El pasaje a Estados Unidos
En 1987, Quiñones-Hinojosa tenía 65 dólares en su bolsillo cuando decidió cruzar la frontera para quedarse más tiempo. Con casi 19 años, no pensaba en leyes o deportaciones: solo quería escapar de la pobreza para alimentar a su familia.
Con la ayuda de su tío, logró llegar a los campos del valle San Joaquín.
“Hoy hay mucho rechazo a la inmigración, pero entonces, cuando llegué, los Estados Unidos me dieron la bienvenida”, señala Quiñones. “Necesitaban mi mano de obra y yo los necesitaba a ellos”, agrega.
Quiñones recuerda estar conduciendo un tractor y ver pasar a agentes del Servicio de Inmigración y Naturalización. Se llevaron a varios compañeros, pero él, de alguna forma, evitó ser atrapado.
Si lo hubieran atrapado, hoy no sería un neurocirujano que trabaja en Estados Unidos.
Luego trabajó como soldador para una empresa ferroviaria. Estuvo a punto de morir en un accidente cuando tenía 21 años. Contra los avisos de seguridad, ingresó en un tanque que tenía gas licuado de petróleo.
Cayó inconsciente y, tras ser rescatado por sus colegas, se despertó en un hospital. Un médico le dijo que hoy no estaría vivo si hubiera estado allá adentro dos minutos más.
“Fue una transformación: el dinero había dejado de ser mi motivación principal”, escribió en su biografía.
Una educación diferente
Quiñones-Hinojosa pasó dos años en un instituto y luego decidió continuar sus estudios superiores. Tras recibir varias ofertas, eligió la Universidad de California en Berkeley. Se matriculó a los 23 años.
Pero el ambiente no era el mejor. Un ayudante le dijo entonces: “No puedes ser de México. Eres muy inteligente para ser de México”. No respondió, pero el comentario le dolió y lo motivaría a mostrarle a esa gente lo equivocada estaba.
Luego llegaría la Facultad de Medicina de Harvard. Las minorías en las escuelas médicas solo representaban un 3,7% del total, según escribió Quiñones-Hinojosa en un artículo en la revista New England Journal of Medicine. Siendo estudiante, recibió la ciudadanía estadounidense en 1997. Al mismo tiempo, empezaron a llamarlo Dr. Q.
Por obra del destino, el cerebro se convertiría en su especialidad. Un viernes por la noche, con el hospital prácticamente vacío, un neurocirujano de renombre se le acercó y lo invitó a presenciar una cirugía del cerebro. Quedaría impactado.

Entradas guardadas
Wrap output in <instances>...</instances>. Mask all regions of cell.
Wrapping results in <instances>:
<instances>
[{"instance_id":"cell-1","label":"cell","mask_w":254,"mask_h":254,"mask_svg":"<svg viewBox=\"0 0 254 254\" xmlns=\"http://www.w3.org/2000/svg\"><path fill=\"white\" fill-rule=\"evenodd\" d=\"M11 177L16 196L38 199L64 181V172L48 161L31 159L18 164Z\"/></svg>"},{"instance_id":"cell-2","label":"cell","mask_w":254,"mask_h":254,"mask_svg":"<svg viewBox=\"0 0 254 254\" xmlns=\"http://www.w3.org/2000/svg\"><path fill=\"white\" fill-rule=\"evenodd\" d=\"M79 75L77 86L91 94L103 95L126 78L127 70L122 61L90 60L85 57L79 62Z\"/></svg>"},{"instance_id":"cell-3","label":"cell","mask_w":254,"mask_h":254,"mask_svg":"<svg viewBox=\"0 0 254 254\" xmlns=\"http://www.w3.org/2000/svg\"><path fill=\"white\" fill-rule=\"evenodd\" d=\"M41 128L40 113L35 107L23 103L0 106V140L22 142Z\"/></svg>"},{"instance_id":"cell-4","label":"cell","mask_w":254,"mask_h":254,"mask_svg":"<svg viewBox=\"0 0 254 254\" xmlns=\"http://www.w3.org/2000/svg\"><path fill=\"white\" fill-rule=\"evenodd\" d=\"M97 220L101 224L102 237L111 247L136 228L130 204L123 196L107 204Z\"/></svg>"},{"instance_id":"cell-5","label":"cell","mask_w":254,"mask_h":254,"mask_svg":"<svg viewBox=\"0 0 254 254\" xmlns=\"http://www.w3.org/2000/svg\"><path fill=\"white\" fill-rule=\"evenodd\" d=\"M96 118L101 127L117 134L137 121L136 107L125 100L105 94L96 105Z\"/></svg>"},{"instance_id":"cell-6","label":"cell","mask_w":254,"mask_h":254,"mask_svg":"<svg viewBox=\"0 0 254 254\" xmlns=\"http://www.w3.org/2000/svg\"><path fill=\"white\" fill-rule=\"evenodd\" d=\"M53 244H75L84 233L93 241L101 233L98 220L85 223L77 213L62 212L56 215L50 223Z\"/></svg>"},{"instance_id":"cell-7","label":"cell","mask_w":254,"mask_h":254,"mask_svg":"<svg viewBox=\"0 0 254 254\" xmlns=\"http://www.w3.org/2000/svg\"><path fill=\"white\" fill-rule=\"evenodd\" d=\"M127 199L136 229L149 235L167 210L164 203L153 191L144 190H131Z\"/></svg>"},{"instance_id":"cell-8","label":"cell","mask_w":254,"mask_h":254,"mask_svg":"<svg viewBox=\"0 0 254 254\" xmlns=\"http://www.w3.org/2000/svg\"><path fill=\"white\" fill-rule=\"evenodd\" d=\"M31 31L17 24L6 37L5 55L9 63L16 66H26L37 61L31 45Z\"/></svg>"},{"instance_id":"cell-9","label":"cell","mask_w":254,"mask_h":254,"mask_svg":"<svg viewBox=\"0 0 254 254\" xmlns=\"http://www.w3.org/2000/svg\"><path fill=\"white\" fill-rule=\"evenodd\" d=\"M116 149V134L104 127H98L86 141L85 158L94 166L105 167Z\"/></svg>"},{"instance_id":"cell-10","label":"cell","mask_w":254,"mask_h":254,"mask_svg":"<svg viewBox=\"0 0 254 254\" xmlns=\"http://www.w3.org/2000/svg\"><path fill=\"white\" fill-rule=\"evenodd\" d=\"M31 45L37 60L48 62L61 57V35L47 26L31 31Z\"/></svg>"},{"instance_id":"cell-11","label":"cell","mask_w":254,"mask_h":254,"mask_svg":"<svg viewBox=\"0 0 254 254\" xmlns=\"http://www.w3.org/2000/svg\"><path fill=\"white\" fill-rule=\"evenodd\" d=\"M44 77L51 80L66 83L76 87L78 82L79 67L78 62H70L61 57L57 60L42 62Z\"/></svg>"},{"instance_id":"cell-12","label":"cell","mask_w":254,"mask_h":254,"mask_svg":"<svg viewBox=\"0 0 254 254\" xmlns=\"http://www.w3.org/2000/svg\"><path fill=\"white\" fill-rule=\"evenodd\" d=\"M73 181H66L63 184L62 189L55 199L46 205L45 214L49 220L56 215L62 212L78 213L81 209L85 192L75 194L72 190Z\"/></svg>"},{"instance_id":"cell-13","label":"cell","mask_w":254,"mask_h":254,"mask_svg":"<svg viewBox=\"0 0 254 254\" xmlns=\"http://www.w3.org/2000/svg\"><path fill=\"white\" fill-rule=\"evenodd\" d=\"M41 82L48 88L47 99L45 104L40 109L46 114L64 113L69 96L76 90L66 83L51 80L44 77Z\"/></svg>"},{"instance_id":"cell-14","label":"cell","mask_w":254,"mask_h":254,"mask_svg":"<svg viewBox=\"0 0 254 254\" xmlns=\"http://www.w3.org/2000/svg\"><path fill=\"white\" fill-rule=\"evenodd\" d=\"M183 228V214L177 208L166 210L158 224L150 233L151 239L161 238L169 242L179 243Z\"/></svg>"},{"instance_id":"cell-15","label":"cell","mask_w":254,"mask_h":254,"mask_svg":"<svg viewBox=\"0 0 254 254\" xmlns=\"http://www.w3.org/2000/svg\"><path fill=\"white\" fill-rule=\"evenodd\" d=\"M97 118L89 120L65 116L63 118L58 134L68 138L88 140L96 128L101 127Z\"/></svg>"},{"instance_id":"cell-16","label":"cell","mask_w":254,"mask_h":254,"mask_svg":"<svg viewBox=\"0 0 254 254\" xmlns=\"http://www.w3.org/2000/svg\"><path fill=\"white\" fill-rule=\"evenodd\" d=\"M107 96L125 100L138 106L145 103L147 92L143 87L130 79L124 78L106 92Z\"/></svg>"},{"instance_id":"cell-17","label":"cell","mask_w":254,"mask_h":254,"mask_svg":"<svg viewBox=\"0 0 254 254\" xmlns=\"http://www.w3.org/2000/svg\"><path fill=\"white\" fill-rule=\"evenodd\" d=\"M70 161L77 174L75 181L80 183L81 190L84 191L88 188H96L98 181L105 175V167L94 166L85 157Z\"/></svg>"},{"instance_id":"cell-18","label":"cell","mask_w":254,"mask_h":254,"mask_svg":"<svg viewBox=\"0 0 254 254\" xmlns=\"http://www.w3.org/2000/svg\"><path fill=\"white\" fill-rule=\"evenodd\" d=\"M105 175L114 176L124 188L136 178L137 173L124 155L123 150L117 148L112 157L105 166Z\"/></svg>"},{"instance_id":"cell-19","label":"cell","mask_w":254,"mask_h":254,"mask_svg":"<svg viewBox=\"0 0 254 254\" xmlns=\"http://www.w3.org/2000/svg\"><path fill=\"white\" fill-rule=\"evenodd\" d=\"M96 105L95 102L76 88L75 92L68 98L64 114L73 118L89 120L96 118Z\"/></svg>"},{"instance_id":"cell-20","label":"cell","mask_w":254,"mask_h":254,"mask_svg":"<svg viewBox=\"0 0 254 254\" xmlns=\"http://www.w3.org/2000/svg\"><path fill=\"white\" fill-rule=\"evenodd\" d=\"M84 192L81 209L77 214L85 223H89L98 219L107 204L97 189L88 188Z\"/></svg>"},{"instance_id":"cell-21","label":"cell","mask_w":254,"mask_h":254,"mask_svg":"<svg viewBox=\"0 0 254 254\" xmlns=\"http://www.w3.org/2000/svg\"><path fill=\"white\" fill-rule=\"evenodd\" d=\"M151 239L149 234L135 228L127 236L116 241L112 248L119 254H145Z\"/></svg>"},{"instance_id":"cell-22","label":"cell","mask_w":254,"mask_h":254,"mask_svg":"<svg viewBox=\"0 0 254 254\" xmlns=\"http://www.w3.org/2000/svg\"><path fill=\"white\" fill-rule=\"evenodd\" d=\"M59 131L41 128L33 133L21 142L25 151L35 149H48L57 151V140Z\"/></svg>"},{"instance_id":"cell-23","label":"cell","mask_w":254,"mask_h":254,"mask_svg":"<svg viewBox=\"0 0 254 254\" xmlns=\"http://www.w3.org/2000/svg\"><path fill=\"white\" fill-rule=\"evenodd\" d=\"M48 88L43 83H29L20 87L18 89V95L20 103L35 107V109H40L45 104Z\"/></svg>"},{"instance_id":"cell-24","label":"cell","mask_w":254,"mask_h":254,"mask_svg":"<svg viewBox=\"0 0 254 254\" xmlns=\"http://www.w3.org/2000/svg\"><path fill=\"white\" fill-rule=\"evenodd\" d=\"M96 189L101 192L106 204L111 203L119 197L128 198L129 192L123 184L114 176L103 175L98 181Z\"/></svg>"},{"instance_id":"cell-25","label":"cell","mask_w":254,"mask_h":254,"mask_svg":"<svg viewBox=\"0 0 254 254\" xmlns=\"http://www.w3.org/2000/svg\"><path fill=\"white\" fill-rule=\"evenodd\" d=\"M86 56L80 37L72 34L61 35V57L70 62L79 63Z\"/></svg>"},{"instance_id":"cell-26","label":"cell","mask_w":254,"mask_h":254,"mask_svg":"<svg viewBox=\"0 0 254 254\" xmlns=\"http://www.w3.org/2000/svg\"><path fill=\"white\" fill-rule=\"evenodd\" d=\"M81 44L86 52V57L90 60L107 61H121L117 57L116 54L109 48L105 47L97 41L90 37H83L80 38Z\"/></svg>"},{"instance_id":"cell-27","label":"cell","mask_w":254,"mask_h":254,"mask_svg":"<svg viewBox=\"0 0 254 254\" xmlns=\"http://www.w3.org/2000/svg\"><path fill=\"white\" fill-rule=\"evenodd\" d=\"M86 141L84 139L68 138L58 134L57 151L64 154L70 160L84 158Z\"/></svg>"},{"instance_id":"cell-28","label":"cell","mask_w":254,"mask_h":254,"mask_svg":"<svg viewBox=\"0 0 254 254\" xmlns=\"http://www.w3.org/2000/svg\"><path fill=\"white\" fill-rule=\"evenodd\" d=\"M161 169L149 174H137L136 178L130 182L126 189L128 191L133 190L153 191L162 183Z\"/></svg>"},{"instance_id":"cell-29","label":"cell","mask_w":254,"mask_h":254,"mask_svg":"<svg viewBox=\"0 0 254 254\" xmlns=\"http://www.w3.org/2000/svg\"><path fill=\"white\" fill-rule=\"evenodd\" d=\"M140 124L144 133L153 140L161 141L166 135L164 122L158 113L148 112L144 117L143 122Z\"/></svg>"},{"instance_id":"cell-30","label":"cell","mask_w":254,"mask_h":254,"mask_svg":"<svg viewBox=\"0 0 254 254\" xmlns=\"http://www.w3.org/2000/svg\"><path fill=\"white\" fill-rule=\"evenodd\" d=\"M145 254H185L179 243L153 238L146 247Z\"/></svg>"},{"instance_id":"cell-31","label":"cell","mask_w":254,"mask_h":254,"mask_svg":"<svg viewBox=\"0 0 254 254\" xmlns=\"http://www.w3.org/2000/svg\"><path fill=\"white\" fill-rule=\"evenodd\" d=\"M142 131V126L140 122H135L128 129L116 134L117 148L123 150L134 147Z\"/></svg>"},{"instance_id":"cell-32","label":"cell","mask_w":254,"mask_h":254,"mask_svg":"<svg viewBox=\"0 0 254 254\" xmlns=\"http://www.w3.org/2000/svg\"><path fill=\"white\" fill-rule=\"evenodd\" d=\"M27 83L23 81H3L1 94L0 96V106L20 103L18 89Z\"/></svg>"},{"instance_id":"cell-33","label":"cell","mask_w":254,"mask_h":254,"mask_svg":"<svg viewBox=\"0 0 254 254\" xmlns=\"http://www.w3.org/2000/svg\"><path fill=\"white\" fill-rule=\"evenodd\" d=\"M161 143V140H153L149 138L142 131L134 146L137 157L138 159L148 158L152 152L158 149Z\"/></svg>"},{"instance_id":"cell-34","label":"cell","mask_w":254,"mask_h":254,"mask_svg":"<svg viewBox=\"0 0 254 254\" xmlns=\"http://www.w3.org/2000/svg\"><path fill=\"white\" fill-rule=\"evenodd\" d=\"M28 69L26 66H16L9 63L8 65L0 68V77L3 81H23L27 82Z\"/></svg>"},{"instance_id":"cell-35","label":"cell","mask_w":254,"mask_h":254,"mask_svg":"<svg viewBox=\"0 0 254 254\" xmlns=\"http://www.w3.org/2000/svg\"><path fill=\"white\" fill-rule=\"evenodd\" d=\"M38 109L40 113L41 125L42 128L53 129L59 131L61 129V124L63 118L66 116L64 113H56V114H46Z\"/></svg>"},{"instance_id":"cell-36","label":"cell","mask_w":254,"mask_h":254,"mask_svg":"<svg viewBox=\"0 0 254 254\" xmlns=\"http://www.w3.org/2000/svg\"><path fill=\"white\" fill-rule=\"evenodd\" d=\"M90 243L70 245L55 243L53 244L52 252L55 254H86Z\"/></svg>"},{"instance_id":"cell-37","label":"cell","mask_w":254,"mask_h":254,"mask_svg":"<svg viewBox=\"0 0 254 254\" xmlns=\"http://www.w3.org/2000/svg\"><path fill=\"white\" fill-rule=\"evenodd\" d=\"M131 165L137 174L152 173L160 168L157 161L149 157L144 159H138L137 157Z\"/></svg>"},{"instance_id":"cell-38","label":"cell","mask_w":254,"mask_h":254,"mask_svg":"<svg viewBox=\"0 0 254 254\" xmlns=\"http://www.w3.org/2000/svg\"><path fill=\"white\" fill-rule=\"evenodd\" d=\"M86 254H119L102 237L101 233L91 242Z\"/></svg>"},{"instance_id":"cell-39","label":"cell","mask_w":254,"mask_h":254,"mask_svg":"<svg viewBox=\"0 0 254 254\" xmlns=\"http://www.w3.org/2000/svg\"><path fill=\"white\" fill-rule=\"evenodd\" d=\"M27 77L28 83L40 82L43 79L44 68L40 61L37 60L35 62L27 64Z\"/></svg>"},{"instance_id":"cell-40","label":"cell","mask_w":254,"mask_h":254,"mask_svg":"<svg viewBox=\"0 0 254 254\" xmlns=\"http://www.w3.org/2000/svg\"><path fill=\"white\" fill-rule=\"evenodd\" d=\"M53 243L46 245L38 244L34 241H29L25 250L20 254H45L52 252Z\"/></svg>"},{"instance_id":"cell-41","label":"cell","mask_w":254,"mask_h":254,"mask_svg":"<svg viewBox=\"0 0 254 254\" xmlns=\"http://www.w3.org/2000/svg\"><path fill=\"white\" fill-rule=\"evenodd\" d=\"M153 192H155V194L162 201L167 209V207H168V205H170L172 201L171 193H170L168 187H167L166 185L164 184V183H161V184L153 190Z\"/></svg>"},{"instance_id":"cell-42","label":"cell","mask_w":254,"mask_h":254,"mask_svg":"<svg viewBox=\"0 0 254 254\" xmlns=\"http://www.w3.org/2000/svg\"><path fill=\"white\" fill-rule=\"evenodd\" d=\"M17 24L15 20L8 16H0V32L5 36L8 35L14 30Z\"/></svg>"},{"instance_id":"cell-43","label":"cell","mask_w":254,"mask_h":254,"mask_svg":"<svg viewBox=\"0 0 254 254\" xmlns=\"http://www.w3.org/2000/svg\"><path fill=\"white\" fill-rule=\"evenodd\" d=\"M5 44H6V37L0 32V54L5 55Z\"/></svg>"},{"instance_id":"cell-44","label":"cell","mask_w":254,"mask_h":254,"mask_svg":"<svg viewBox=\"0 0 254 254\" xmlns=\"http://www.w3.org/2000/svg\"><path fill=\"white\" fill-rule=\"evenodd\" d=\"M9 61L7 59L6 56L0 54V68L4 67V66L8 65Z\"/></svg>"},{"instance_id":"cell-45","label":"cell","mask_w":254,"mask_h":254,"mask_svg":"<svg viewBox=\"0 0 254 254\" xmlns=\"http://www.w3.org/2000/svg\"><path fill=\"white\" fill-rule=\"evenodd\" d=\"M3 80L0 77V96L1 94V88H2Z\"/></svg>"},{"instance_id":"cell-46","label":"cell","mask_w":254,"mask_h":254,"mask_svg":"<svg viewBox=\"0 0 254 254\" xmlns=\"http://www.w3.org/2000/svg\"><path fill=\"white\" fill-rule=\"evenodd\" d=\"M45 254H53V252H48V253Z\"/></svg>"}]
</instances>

Tarea A » Copia del fragmento todo lo que va desde "Quiñones recuerda estar" hasta "evitó ser atrapado.", cambiando "un tractor" por "un camión".
Tarea B »
Responde con lo que dice el fragmento:
(i) ¿Cuánto dinero llevaba Quiñones-Hinojosa en el bolsillo cuando cruzó la frontera en 1987?
(ii) ¿A qué edad se matriculó en la Universidad de California en Berkeley?
(iii) ¿En qué año recibió la ciudadanía estadounidense?

Respuesta escrita A »
Quiñones recuerda estar conduciendo un camión y ver pasar a agentes del Servicio de Inmigración y Naturalización. Se llevaron a varios compañeros, pero él, de alguna forma, evitó ser atrapado.

Respuesta escrita B »
(i) 65 dólares.
(ii) A los 23 años.
(iii) En 1997.